7:30

Jakob’s Notebook. It was all there: the dreams, the schemes and all the details. Jakob kept the notebook meticulously. He rarely went a day without an entry in a fine, elegant hand; always written in ink and the pages, as Shakespeare’s were said to be, without blot. There’s no hesitation, no additions or deletions; the notes and thoughts were set out uniformly, accurately to the best of his ability and without thought to posterity or readers of any stripe.

Jakob’s notebook was the history of the universe, the universe that Jakob inhabited, ruled over and was sole arbiter and dispenser of justice for. It held his judgements and detailed his triumphs; it was a study of secrets and the bible of all things that had existed. It did not, however, venture into what would be.

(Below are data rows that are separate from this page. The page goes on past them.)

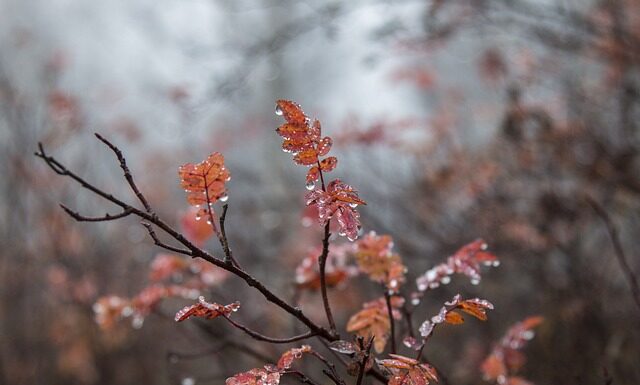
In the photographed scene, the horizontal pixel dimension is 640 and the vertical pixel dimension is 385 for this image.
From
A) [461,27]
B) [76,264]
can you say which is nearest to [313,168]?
[461,27]

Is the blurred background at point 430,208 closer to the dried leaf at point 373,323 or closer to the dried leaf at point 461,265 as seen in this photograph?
the dried leaf at point 461,265

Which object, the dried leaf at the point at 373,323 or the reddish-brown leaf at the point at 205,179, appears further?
the dried leaf at the point at 373,323

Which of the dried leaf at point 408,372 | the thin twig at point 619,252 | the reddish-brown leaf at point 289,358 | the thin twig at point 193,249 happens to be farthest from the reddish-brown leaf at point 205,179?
the thin twig at point 619,252

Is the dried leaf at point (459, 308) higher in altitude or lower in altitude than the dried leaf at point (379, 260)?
lower

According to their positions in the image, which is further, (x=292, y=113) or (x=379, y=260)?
(x=379, y=260)

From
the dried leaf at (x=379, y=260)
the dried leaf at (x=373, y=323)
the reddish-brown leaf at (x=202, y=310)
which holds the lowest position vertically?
the dried leaf at (x=373, y=323)

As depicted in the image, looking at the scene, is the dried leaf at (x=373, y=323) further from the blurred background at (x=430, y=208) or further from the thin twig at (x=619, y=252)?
the thin twig at (x=619, y=252)

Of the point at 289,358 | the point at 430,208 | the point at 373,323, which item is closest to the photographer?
the point at 289,358

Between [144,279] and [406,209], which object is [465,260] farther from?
[144,279]

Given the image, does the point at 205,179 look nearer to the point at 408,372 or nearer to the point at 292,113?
the point at 292,113

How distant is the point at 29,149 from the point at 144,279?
5.09 ft

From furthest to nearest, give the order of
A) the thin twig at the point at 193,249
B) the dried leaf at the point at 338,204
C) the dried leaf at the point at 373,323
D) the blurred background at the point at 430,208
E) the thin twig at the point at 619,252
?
1. the blurred background at the point at 430,208
2. the thin twig at the point at 619,252
3. the dried leaf at the point at 373,323
4. the dried leaf at the point at 338,204
5. the thin twig at the point at 193,249

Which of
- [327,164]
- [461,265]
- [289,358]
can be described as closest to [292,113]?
[327,164]

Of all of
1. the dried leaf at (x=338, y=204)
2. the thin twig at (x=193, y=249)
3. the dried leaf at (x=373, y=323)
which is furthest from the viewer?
the dried leaf at (x=373, y=323)
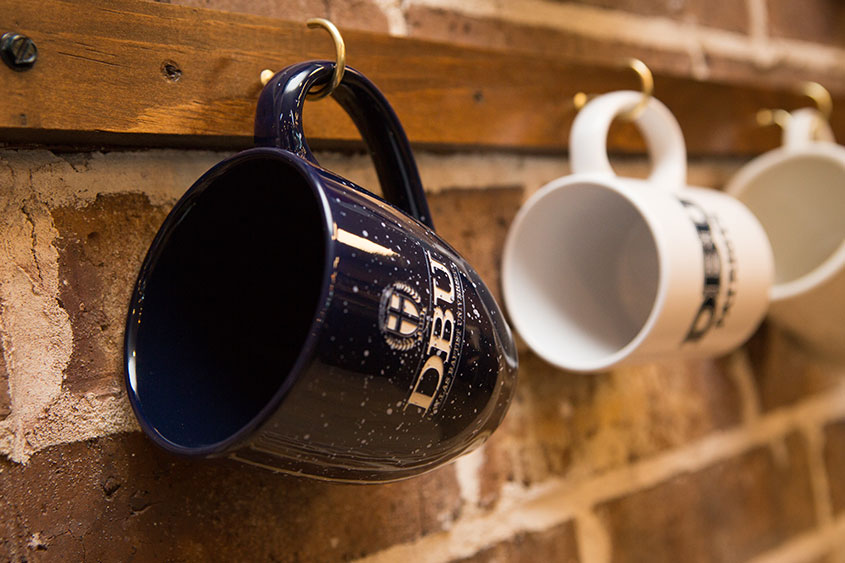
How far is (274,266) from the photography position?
0.47m

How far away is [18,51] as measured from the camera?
0.38 metres

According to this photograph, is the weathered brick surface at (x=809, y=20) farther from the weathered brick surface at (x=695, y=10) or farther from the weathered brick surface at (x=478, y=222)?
the weathered brick surface at (x=478, y=222)

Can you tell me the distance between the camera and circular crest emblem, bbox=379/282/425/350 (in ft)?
1.14

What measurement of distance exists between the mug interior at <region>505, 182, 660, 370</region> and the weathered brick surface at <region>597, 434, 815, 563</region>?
0.19 metres

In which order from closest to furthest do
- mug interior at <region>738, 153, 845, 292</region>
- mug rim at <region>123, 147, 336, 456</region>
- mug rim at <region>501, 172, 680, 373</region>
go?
mug rim at <region>123, 147, 336, 456</region> < mug rim at <region>501, 172, 680, 373</region> < mug interior at <region>738, 153, 845, 292</region>

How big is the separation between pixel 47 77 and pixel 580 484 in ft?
1.77

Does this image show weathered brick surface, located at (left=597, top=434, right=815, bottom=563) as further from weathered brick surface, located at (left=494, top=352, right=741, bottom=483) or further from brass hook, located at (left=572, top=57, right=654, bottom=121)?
brass hook, located at (left=572, top=57, right=654, bottom=121)

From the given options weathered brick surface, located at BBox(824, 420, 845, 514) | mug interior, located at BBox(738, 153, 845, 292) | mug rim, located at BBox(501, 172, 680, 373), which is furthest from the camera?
weathered brick surface, located at BBox(824, 420, 845, 514)

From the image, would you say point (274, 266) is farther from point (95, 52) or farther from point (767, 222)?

The future was for Jakob to decide, its outcomes to be recorded within the pages; but the future was not to be trifled with.

Jakob was not superstitious. To be superstitious one would have to accept a power outside of oneself. Jakob merely knew that while a future had not yet arrived, it could still be twisted and shaped by Jakob himself. Thus to attempt to presage or predict any outcomes would lead to a loss of control. And a loss of control was not allowed in Jakob’s reality.

Thus the notebook was a record of what was and though Jakob — and now Haid — worshipped its contents, he never made the mistake of allowing access to the notebook to any but his servant. But the notebook was more than a record. It was a map, a guidebook, a treasure house of knowledge; the notebook was the only thing that was of Jakob that existed outside Jakob.

And in the end, it was all that remained of Jakob.